Ecco, come ripetono i renziani e come ha detto lo stesso Renzi, la palla adesso è nel campo di Conte così come il futuro di questa Legislatura. In questo complesso mosaico di possibilità c’è però anche chi come Fratelli d’Italia fa la sua mossa e non attende gli altri, quella di sfiduciare subito Conte; e questo perché, come spiega Giorgia Meloni, «così vedremo, ancora una volta, chi vuole mantenere in vita l’attuale Esecutivo (o al massimo puntare a un rimpastino), con tutti i gravissimi danni che sta arrecando agli italiani e chi invece vuole mandarlo veramente a casa».

La Lega si sfila: «Finirebbe per rafforzare Conte»

Peccato però che dalla Lega non abbiamo voluto cogliere l’occasione, come dice Ignazio La Russa, di «far finire il teatrino tutto interno alla maggioranza tra rimpasto e finte minacce di elezioni mentre in realtà litigano per posti e bottino». Infatti, la tesi leghista, secondo la quale «in questo momento, l’unico che sarebbe beneficiato da una mozione di sfiducia è proprio Conte» sa più di rifiuto perché non è stata la Lega ad avere la primogenitura di questa mozione. Non sarebbe la prima volta che dal Carroccio si ragiona secondo logiche di ripicca e rivalsa anziché politiche.
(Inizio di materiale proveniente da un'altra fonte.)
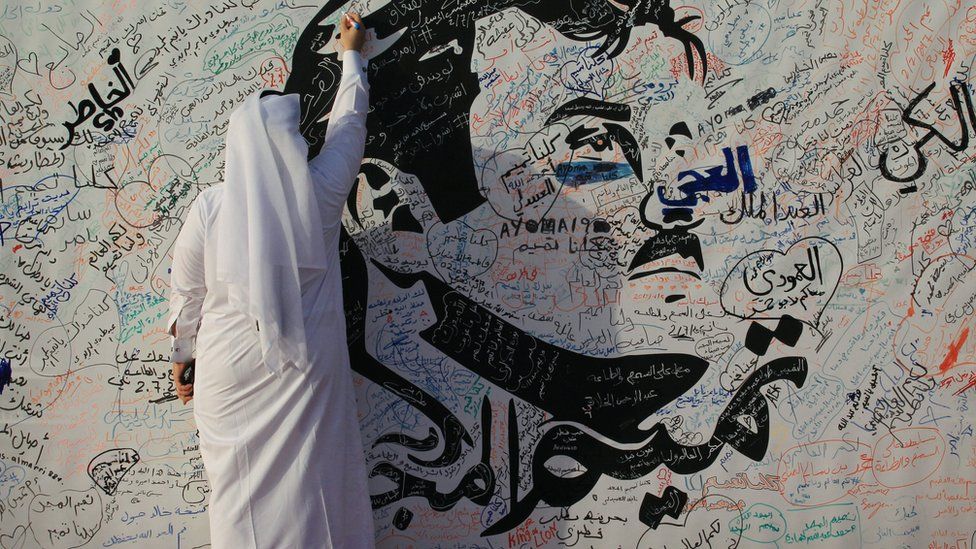 A man writes on a painting depicting Qatar's Emir Sheikh Tamim Bin Hamad Al Thani in Doha, Qatar (2 July 2017)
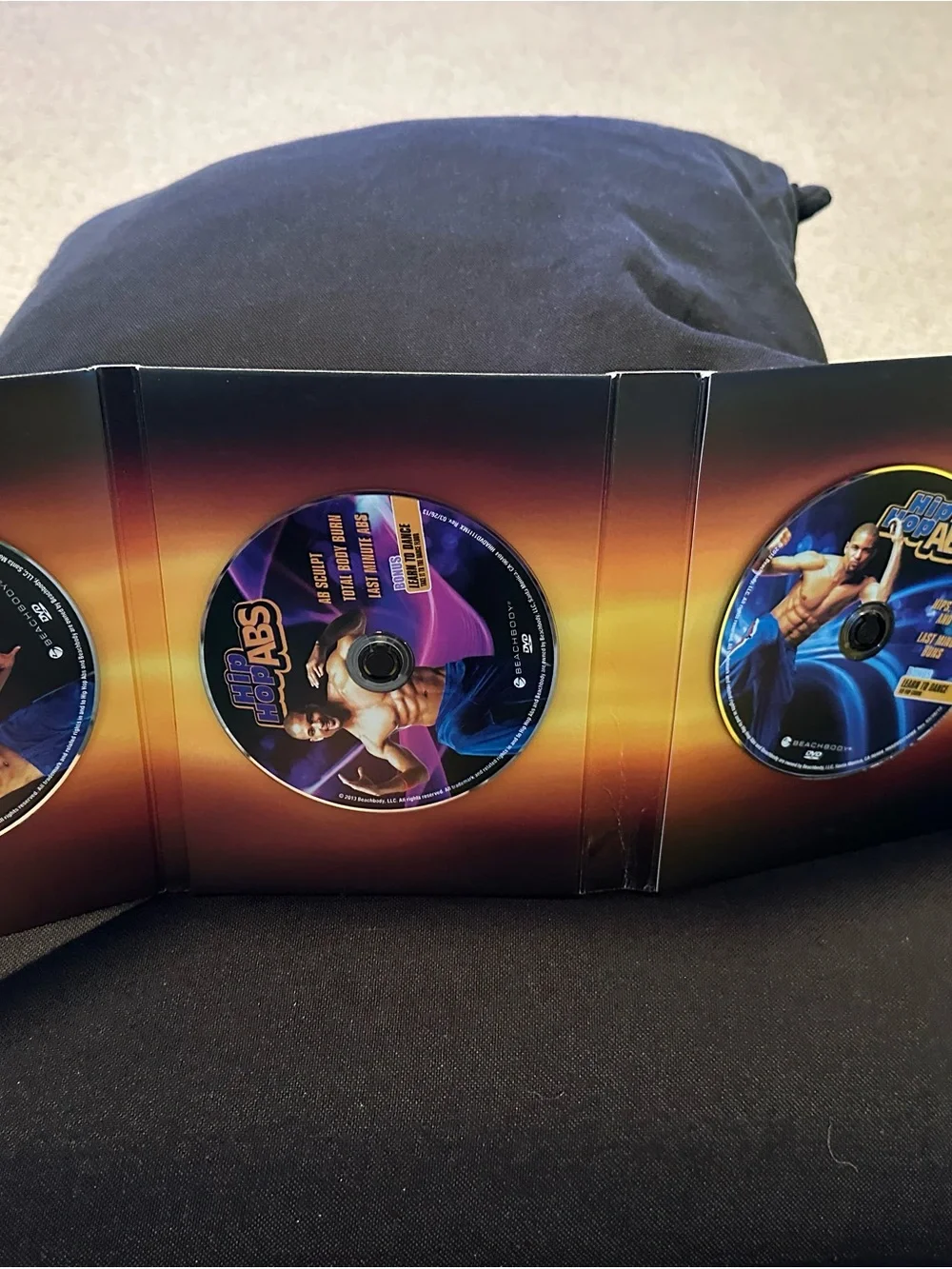 Beachbody Hip Hop Abs DVDs - Black and Blue Cover Art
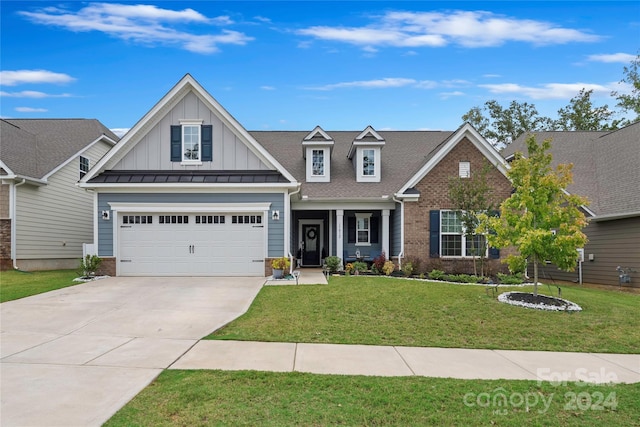 craftsman house with a front lawn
Comunque, ancora qualche giorno e poi si saprà qual è la distanza che separa l’abisso renziano dal confronto costruttivo. Per il momento godiamoci questo 2020 che se ne va via, senza troppi rimpianti, e attendiamo fiduciosi questo 2021. E forse sarà davvero il caso di augurarsi che stavolta, andrà tutto bene.